__EJERCICIOS POR RESOLVER__
(1) ¿Puedes actualizar el tramo del fragmento que va desde "Por Haroldo Sánchez" hasta "olvidara su presencia.", poniendo "figura" en lugar de "cruz"?
(2) ¿Podrías resumir el fragmento en dos oraciones?

__FRAGMENTO DEL TEXTO__
-----

Por Haroldo Sánchez
A finales de los años 70, en un viaje periodístico por el Triángulo Ixil, Quiché, encontré una iglesia católica quemada; en el fondo del antiguo recinto religioso, en una pared sobresalía una enorme cruz que resplandecía por los rayos del sol que penetraban entre los restos chamuscados de la madera que antes sostenía las láminas. Me acerqué para ver de cerca la cruz y descubrí que estaba formada por pequeños cuadros de colores que contenían los nombres y apellidos de los cientos de vecinos asesinados en las aldeas cercanas. Era un homenaje de los sobrevivientes hacia las víctimas para que nunca se olvidara su presencia.
¿Qué es una ejecución extrajudicial?, preguntó una mujer, que explicó que el ejército la había obligado a meterle la bayoneta al cadáver de su esposo. “Eso es un acto de lesa humanidad”, fue la respuesta que escuchó. El testimonio golpeó duro en la conciencia. Los ojos se llenaron de lágrimas rebeldes, que hicieron borrosa la imagen. Todo lo dicho por Ronalth Ochaeta, en el documental presentado por HBO, “The Art of Political Murder” (El arte del asesinato político), conmociona de nuevo. La adaptación del libro de Francisco Goldman, con George Clooney como uno de sus productores, trata de la muerte violenta de Monseñor Juan José Gerardi Conadera (76 años), que nos retrocedió hacía un pasado, tan presente, que su mensaje sigue vigente a pesar del tiempo.

-----

__DATOS PROPORCIONADOS__
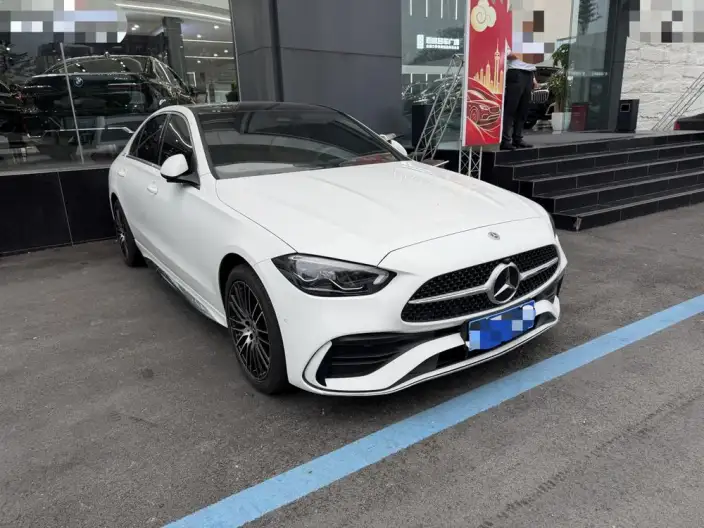 Mercedes-Benz C-Class 2022 Model C 260 L Sports Edition – фото 3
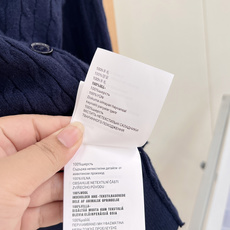 🆕Miu Miu26早秋牛仔拼接翻领麻花开衫,复古学院千金天花板✨牛仔撞色翻领+经典麻花绞花纹理,少女复古氛围感直接拉满 🆕Miu Miu26早秋牛仔拼接翻领麻花开衫,复古学院千金天花板✨牛仔撞色翻领+经典麻花绞花纹理,少女复古氛围感直接拉满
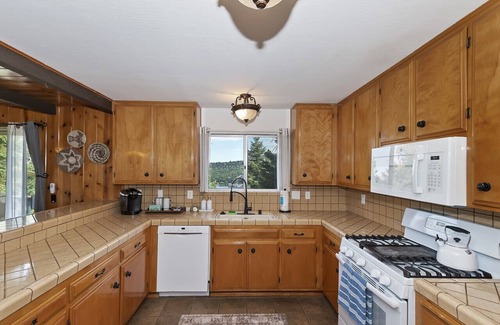 Cedar Glen House | Lake Arrowhead Koda Lakehouse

-----

__EJERCICIO RESUELTO__
(1)
Por Haroldo Sánchez
A finales de los años 70, en un viaje periodístico por el Triángulo Ixil, Quiché, encontré una iglesia católica quemada; en el fondo del antiguo recinto religioso, en una pared sobresalía una enorme figura que resplandecía por los rayos del sol que penetraban entre los restos chamuscados de la madera que antes sostenía las láminas. Me acerqué para ver de cerca la figura y descubrí que estaba formada por pequeños cuadros de colores que contenían los nombres y apellidos de los cientos de vecinos asesinados en las aldeas cercanas. Era un homenaje de los sobrevivientes hacia las víctimas para que nunca se olvidara su presencia.

(2) A finales de los años 70, en el Triángulo Ixil, Quiché, quien escribe halló una iglesia católica quemada con una enorme cruz hecha de pequeños cuadros de colores con los nombres de cientos de vecinos asesinados, un homenaje de los sobrevivientes para que las víctimas nunca se olvidaran. El documental de HBO "The Art of Political Murder", adaptación del libro de Francisco Goldman, trata de la muerte violenta de Monseñor Juan José Gerardi Conadera, y lo dicho en él por Ronalth Ochaeta conmociona de nuevo.